## TASK INSTRUCTIONS
Write out every one of the records below verbatim, leaving out the pictures.

## RECORDS PROVIDED

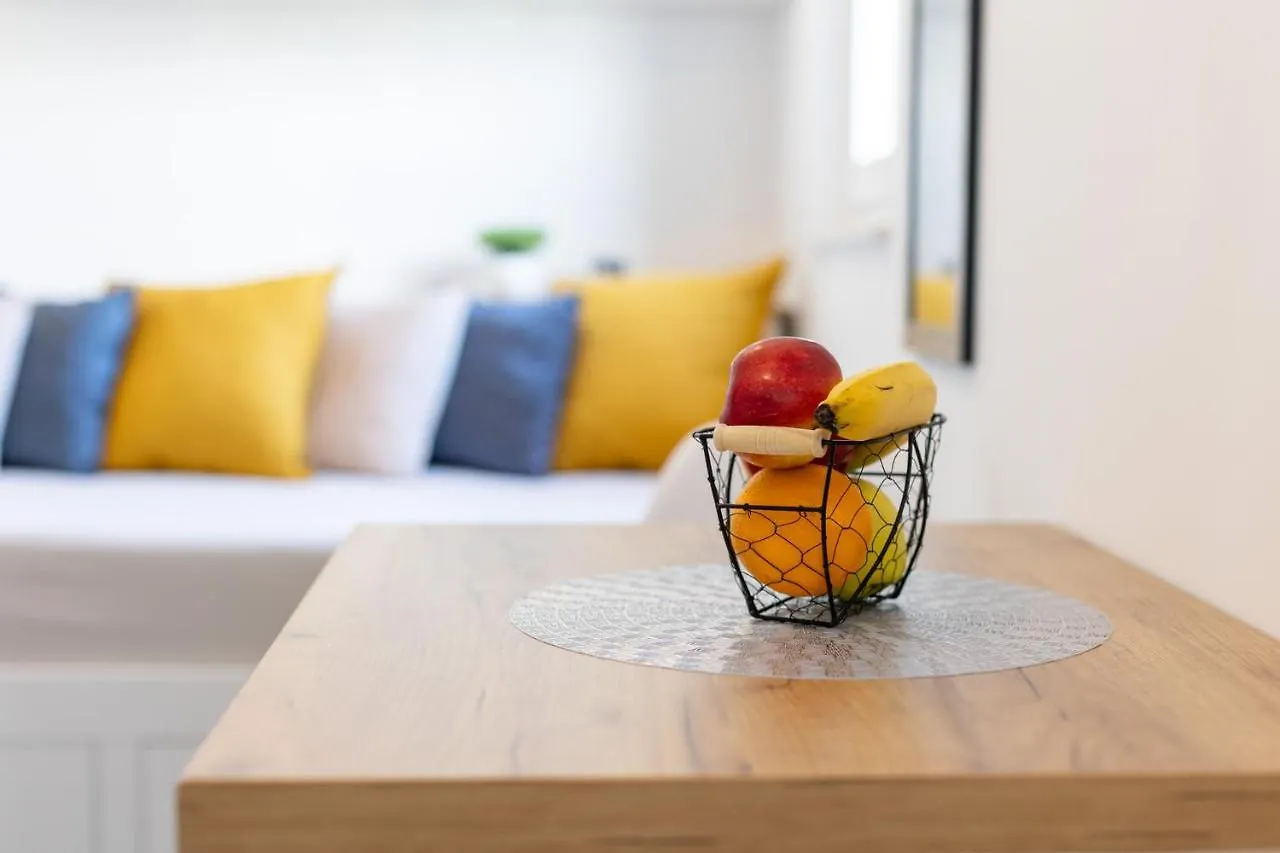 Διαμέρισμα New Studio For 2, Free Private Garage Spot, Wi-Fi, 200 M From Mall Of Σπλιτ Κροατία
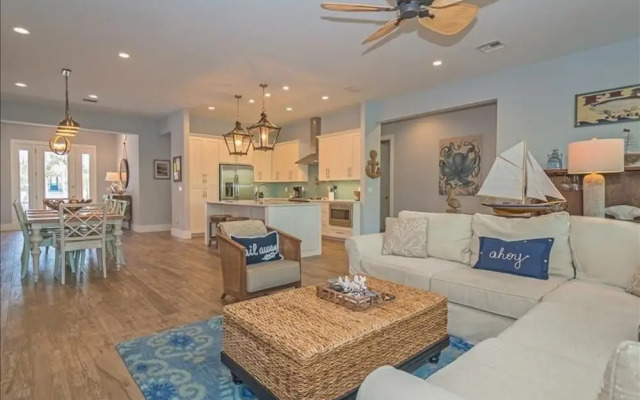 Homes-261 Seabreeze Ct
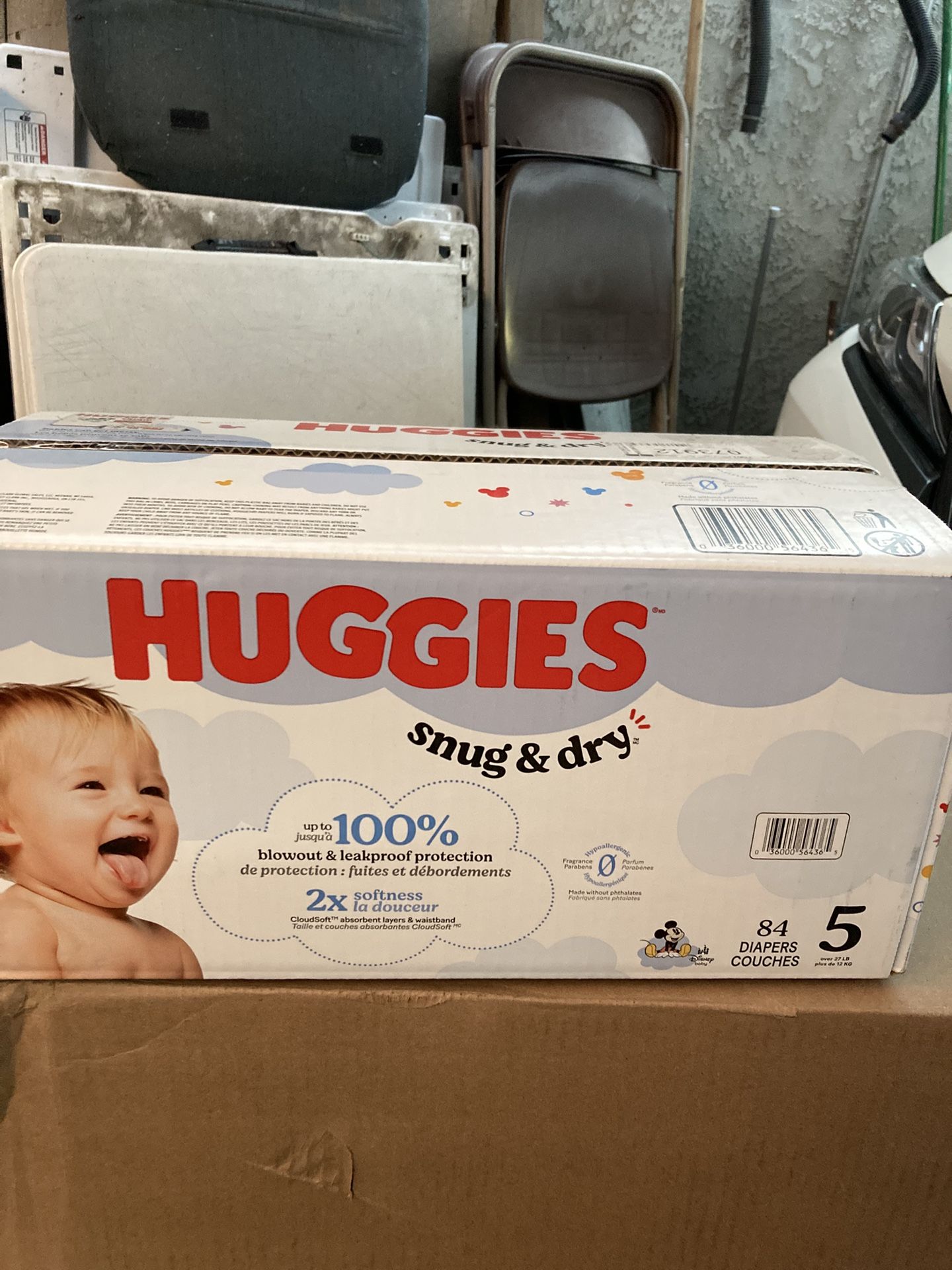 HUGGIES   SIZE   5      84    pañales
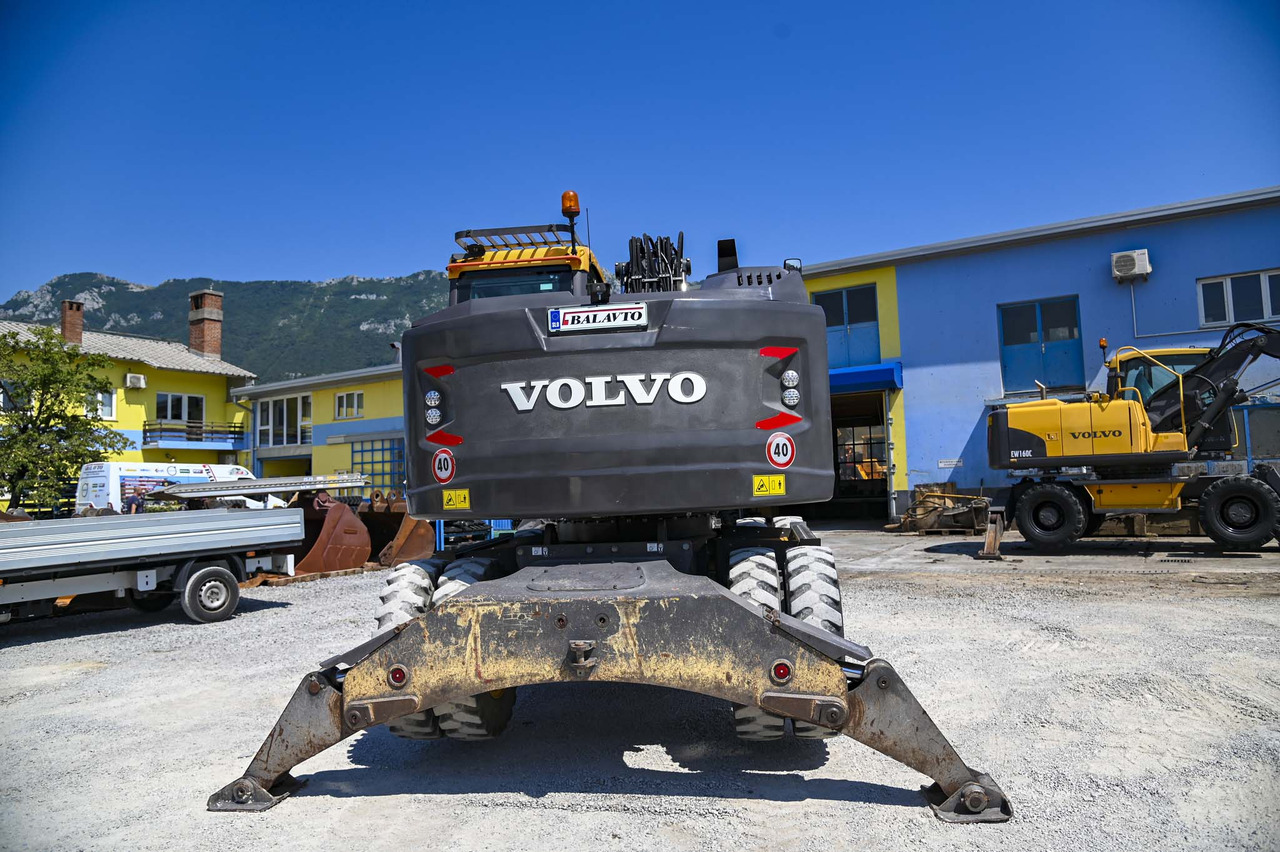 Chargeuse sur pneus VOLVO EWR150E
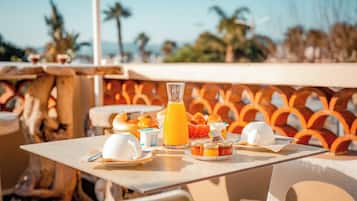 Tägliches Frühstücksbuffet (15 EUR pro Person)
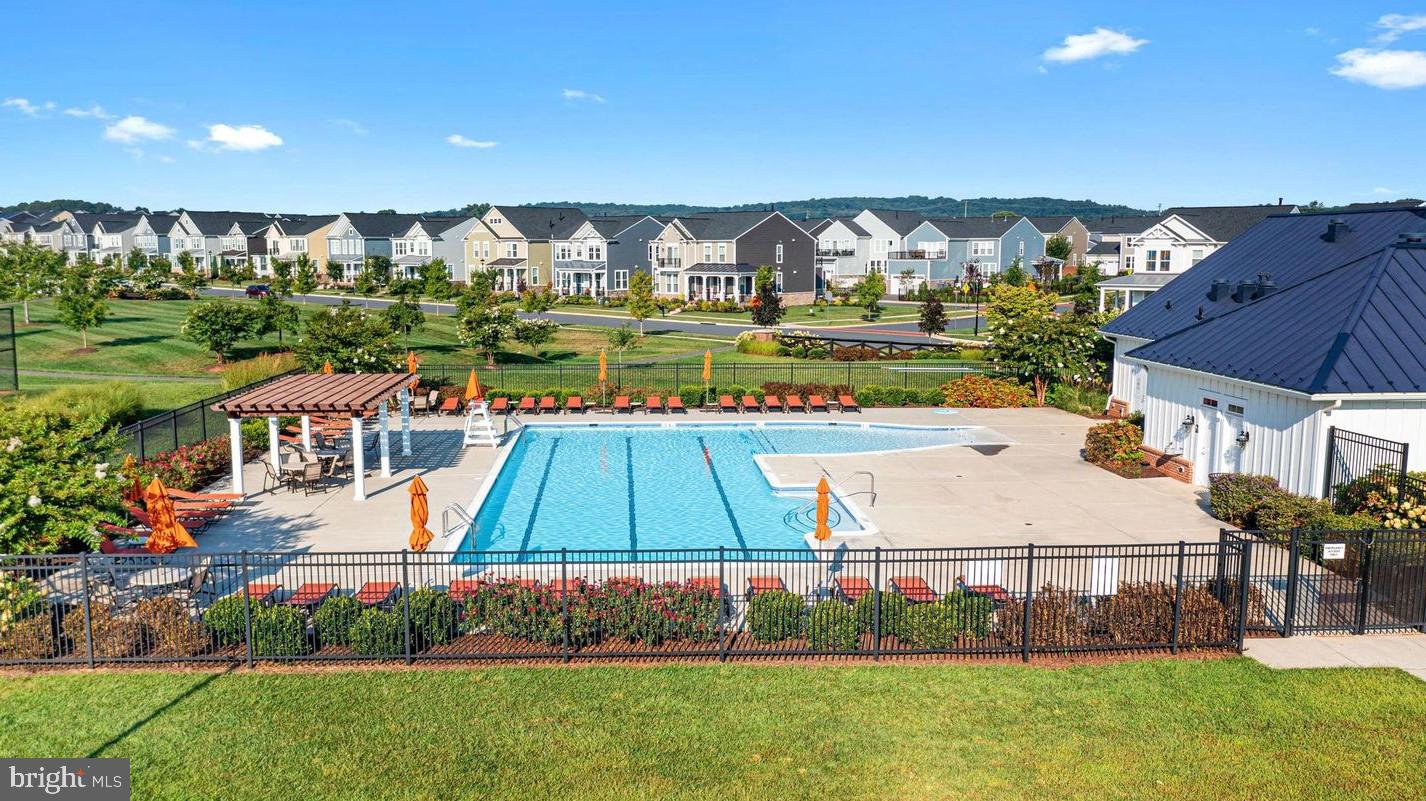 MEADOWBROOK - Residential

## RESULT FOR THIS EXERCISE
 Διαμέρισμα New Studio For 2, Free Private Garage Spot, Wi-Fi, 200 M From Mall Of Σπλιτ Κροατία
 Homes-261 Seabreeze Ct
 HUGGIES   SIZE   5      84    pañales
 Chargeuse sur pneus VOLVO EWR150E
 Tägliches Frühstücksbuffet (15 EUR pro Person)
 MEADOWBROOK - Residential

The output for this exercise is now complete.